現在の中国人に根づいているのが孫子の兵法をより平易に一般化した「三十六計」。

「日本では三十六計というと“逃げるにしかず”しか知られていませんが、実はその前に35の戦わずして勝つための計略が並んでいるのです」

古田さんに中国ビジネスでありがちな三十六計の事例をあげてもらった。たとえば第四計の「以逸待労」。これは相手が疲れるのを待つという意味。中国企業と業務提携の話が進み、現地で契約の交渉・締結の運びとなった。ところが「書類が揃わない」「役員が体調を崩した」などといってなかなか交渉の席に着かない。待ちくたびれて帰国しようとしたときに手の込んだ接待つきの交渉の場が設けられた。やっと交渉できる喜びと接待につられ、相手に有利な条件をのまされるようなケース。

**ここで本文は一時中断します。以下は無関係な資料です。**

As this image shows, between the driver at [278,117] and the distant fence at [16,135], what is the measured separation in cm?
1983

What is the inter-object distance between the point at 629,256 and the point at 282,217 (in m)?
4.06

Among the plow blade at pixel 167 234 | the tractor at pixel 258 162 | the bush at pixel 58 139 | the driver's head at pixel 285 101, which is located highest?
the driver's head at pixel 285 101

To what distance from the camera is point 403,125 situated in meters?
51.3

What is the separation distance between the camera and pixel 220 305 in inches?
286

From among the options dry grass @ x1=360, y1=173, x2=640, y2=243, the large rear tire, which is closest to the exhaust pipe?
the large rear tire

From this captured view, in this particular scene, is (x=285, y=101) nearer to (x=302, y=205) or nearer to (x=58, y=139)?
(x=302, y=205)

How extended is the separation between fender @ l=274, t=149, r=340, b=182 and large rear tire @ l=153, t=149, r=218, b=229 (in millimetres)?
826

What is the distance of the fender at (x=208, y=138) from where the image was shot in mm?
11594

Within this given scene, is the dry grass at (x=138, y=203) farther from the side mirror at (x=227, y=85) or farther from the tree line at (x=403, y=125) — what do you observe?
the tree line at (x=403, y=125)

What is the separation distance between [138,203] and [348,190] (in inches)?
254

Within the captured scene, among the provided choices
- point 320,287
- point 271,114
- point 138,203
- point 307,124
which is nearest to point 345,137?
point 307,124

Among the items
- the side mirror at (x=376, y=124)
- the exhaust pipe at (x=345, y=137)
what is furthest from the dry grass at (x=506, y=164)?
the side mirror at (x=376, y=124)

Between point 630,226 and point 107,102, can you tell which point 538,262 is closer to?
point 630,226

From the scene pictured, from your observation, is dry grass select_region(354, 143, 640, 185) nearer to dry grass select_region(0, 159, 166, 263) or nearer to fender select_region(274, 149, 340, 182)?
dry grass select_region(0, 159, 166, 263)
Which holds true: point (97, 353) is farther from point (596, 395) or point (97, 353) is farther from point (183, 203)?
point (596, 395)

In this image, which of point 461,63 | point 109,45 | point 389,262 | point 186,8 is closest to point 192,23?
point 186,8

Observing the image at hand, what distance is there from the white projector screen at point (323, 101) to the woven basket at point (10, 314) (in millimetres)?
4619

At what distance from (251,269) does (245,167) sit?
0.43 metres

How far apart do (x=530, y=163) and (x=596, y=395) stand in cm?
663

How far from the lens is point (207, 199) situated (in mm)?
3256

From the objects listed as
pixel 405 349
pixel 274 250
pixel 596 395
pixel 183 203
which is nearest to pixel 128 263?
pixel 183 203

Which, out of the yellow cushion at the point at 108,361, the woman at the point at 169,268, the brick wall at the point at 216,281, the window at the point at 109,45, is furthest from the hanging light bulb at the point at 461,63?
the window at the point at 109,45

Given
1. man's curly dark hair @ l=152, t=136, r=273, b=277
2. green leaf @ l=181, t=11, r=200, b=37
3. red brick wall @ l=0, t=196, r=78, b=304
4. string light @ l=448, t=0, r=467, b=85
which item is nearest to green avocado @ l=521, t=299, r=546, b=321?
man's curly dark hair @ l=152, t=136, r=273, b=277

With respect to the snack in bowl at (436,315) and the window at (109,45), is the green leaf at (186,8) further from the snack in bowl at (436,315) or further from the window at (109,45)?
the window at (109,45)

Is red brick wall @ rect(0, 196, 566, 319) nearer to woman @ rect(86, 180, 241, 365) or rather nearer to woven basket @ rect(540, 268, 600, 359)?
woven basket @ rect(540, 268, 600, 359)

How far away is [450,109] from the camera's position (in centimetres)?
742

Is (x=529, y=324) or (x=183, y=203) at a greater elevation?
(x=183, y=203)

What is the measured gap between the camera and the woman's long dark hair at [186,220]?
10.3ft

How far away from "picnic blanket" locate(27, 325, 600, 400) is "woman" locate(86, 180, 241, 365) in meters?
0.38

第二十八計「上屋抽梯」は文字通り相手を屋根に上らせ梯子を外してしまうという意味。中国企業側が、土地や人件費が安い魅力的な条件を提示し工場誘致を持ちかけてきた。その話に乗って工場を建設、稼働を始めたところで「従業員が賃上げを要求している。このままでは操業できないから、条件を見直してくれ」と言われる。大きな設備投資をしている以上、撤退はできないから、相手の要求をのまざるをえなくなるパターン。

このほかにも第十計「笑裏蔵刀」=「笑顔で近づいて相手を油断させて倒す」、第二十九計「樹上開花」=「うわべを飾って良いものに見せかける」、第三十一計「美人計」=「色仕掛けで相手をたらしこむ」などといった策略が並ぶ。